When I retired beat-up at the ripe old age of 29 in 1982, I decided to write a book on triathlon training and to focus on the idea of “quality” over “quantity” in terms of mileage and training time. I wasn’t the first to really delve into this, and much discussion about maximizing training has gone on since. But I came up with a theory that the human athlete is much like a helicopter. The old saying about helicopters (and it may have since changed) was that according to the laws of physics, they are not supposed to be able to fly. The fact that they can is great, but the wear and tear of overcoming this “natural order of things” requires that they spend an inordinate amount of time being maintained – up to an hour and a half of maintenance for each hour flown. Well, the same holds true for humans. We were not designed to run (or cycle, swim or skate) for hours each day at 90% VO2 Max, or to spend hours each day in the gym lifting heavy weights. The fact that we can and that we are able to derive some short-term performance gain or adaptation to these exercises is great – if your desire is to measure your performance against another human. But we must recognize that in so doing – in going beyond the “natural order of things human” - we need to spend an inordinate amount of time on maintenance, or we will break down just like a poorly maintained helicopter. Our bearings will wear out, our parts will oxidize and corrode and our engine will fail. Literally. Athletic performance may be impressive, but it comes at a huge cost.

Here are some real cases to review – and many of these are people I know: Greg Welch, arguably the greatest all-around triathlete of all times (he won Ironman Hawaii, the ITU Worlds and the world Duathlon Championship) was forced to retire at age 37 due to heart problems. He has had over 10 open heart surgeries and wears a pace-maker. My friend Mark Montgomery, who was a top pro triathlete for many years, had his pace-maker installed at age 46 as a result of V-tach issues. Chris Legh and Julianne White, each an Ironman winner, have each had entire sections of their colon removed immediately after a race due to “ischemic conditions” where the blood supply to the GI tract was rerouted for so long (as the body diverted the blood to its periphery to cool itself) that whole sections of the colon literally died from lack of oxygen and nutrients. John Walker, one of the greatest milers of all-time was diagnosed with Parkinsons at age 46. Bruce Balsh, Steve Scott and Lance Armstrong (all endurance athletes) all got testicular cancer after a few years of competing. Most of the top runners from the 80’s don’t run anymore; many can barely walk due to arthritic conditions. And we haven’t even gone into the hip and knee replacements occurring in the post NFL and NBA guys only in their 40s.
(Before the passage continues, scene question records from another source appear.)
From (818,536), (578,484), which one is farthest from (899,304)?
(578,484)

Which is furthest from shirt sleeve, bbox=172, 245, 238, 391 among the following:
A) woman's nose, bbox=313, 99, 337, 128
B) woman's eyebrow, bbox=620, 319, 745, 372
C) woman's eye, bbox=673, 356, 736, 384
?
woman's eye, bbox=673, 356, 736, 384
One of the most alarming trends in sports these days is the increase in EIA or Exercise Induced Asthma. In some countries, over 25 % of elite endurance athletes eventually develop EIA as a direct result of their superhuman training schedules. In many cases, the diagnosis requires treatment with otherwise “banned substances” such as salbutamol, salmeterol and corticosteroids under a special IOC “therapeutic use exemption.” Another phenomenon that has concerned me for a while is the prevalence of amenorrhea in younger female athletes who train at elite levels, particularly runners and gymnasts. This condition, along with cortisol output, can result in loss of bone density during competitive years and dramatically increase risk for osteoporosis later in life. The list goes on.